Alialy obtained a mortgage on his home in 2007. He defaulted in 2008, but his lender, CAG, did not accelerate the note until 2016. When Alialy didn’t pay, CAG filed suit. Alialy moved to dismiss, arguing that that the claim was barred by the six-year statute of limitations—Indiana Code section 34-11-2-9—for a cause of action upon a promissory note. The trial court granted that motion. The Court of Appeals affirmed, arguing that CAG waived its argument that the relevant Uniform Commercial Code (UCC) statute of limitations—Indiana Code section 26-1-3.1-118(a)—should also apply.
On transfer, the Court addressed the waiver issue first. In doing so, it attempted to clarify the law regarding when an argument is waived.
The rule that parties will be held to trial court theories by the appellate tribunal does not mean that no new position may be taken, or that new arguments may not be adduced; all that it means is that substantive questions independent in character and not within the issues or not presented to the trial court shall not be first made upon appeal. Questions within the issues and before the trial court are before the appellate court, and new arguments and authorities may with strict propriety be brought forward.

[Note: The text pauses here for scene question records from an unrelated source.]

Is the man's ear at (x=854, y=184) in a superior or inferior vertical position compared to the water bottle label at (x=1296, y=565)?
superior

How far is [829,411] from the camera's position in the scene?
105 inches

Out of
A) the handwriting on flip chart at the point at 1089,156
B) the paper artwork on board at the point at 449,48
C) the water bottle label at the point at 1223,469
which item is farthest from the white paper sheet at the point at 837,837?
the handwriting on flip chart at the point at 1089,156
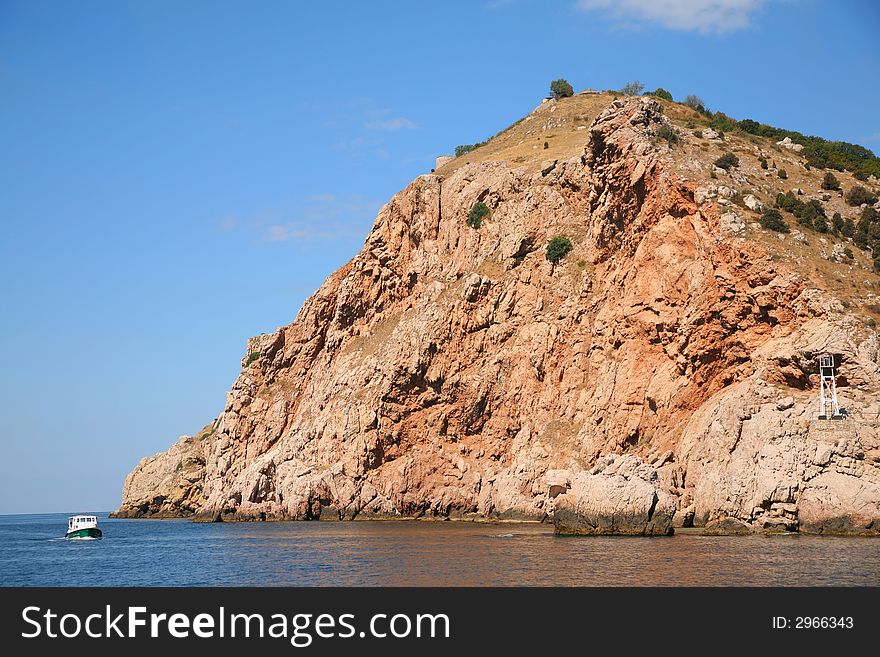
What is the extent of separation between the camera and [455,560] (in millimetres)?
38062

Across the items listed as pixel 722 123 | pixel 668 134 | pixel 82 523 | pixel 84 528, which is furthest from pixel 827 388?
pixel 82 523

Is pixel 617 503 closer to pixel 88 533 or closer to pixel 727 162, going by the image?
pixel 727 162

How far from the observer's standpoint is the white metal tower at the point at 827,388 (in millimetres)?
44625

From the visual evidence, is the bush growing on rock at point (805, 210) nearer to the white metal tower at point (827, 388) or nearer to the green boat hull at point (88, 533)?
the white metal tower at point (827, 388)

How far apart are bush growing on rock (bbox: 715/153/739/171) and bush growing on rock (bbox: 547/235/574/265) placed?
47.1 feet

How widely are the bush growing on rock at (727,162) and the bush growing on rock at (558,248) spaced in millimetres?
14341

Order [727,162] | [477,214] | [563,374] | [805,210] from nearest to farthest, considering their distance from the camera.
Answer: [805,210] → [727,162] → [563,374] → [477,214]

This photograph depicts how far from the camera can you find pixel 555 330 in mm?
68188

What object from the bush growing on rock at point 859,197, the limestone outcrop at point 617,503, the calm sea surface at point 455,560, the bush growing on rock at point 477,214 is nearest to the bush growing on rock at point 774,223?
the bush growing on rock at point 859,197

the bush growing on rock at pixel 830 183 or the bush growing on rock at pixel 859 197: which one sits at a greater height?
the bush growing on rock at pixel 830 183

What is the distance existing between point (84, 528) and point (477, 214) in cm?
4199

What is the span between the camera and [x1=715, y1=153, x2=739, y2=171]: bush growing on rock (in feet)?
201

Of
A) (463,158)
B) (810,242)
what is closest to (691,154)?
(810,242)
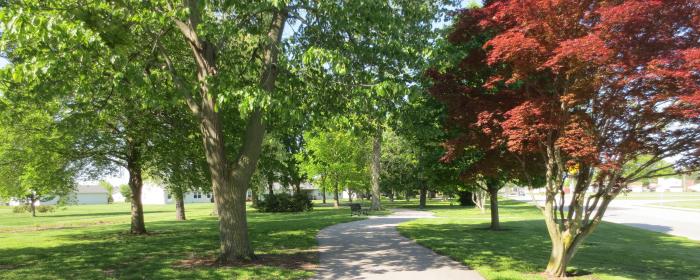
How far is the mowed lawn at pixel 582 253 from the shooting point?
376 inches

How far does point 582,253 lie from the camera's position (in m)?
12.4

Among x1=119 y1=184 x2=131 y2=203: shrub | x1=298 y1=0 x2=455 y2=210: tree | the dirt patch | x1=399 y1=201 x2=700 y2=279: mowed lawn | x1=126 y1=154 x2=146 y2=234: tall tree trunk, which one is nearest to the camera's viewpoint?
x1=298 y1=0 x2=455 y2=210: tree

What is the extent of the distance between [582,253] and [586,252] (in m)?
0.39

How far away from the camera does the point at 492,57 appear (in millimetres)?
8242

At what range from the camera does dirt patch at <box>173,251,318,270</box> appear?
986cm

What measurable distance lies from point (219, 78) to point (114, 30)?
182cm

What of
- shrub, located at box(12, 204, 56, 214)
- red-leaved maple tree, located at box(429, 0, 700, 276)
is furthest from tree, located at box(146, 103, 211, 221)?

A “crucial factor” in determining whether a party may raise “what appears to be a new issue” on appeal is whether the other party “had unequivocal notice of the existence of the issue and, therefore, had an opportunity to defend against it.” Applying that test to this case, the Court found that CAG did not waive an argument under the correct statute of limitations by citing to the wrong statute of limitations.
In its response to Alialy’s motion to dismiss, CAG argued that the timing of the statute of limitations enabled it to recover. Specifically, CAG asserted that the six-year statute of limitations did not begin to run until it exercised its optional acceleration clause in 2016; and thus, its complaint filed in 2017 fell “well within the applicable” time period. Though CAG cited only Section 34-11-2-9 below, the issue before the trial court was whether CAG’s complaint was filed within the six-year limitations period. And, as we explained in Blair, that time period is identical under either statute. In other words, Alialy was on notice of the timing issue in the trial court and had notice and an opportunity to defend against both statutes on appeal. Accordingly, CAG’s argument that its claim was also timely filed under the relevant UCC statute is not waived.
Note that the Court did not require notice and an opportunity to defend at the trial court level. Rather, “notice of the issue” was sufficient, so long as notice and the opportunity to defend against the application of both statutes was present on appeal. This aligns with the Court’s repeated preference to resolve cases on the merits and may be a source of relief to lawyers who notice a “new” issue may help their client on appeal.
1. An argument is not waived if it is within the issues presented to the trial court.
2. A crucial factor in determining waiver is whether the opposing party had unequivocal notice of the existence of the issue.